When asked why the teen's disappearance had reverberated throughout the world, 54-year-old Bill Creamer of Fitchburg, Mass., said the impossible had happened.

"It can't happen here and it did. On a smaller scale it's 9/11," said Creamer, who has come to the island with his wife, Nancy, for the past seven years.

Holloway spent her last night at a beach concert featuring Boyz II Men and Lauryn Hill at Surfside beach in southern Aruba, Tourism Minister Edison Briesen said. About 8,000 people attended the concert, which was part of the third annual Soul Beach Music Festival (search).

She then ate and danced at Carlos 'N Charlie's bar and restaurant. She did not show up for her return flight hours later, and police found her passport in her hotel room with her packed bags.

Authorities were overheard on a police frequency Sunday evening issuing a bulletin to stop a rented white Toyota in connection with the disappearance of the 5-foot-4-inch blonde. Dompig declined to confirm it.

The Aruban government and local tourism organizations have offered a $20,000 reward for information leading to Holloway's rescue. Her family and benefactors in Alabama have offered another $30,000.

Holloway's disappearance has shaken a sense of safety many Arubans took for granted in an island of 72,000 people that saw one murder and six rapes last year.
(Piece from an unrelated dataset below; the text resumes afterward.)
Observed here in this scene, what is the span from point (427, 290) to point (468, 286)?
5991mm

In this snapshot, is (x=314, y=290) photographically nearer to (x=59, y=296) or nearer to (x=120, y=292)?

This year, there have been two murders and three rapes, police said.

Holloway, a straight-A student, had earned a full scholarship at the University of Alabama and planned to study premed, said her uncle, Paul Reynolds.

Many feared the worst when authorities said they found a blood-soaked mattress at a beach in eastern Aruba on Sunday, but it turned out to be animal blood.

The Associated Press contributed to this report.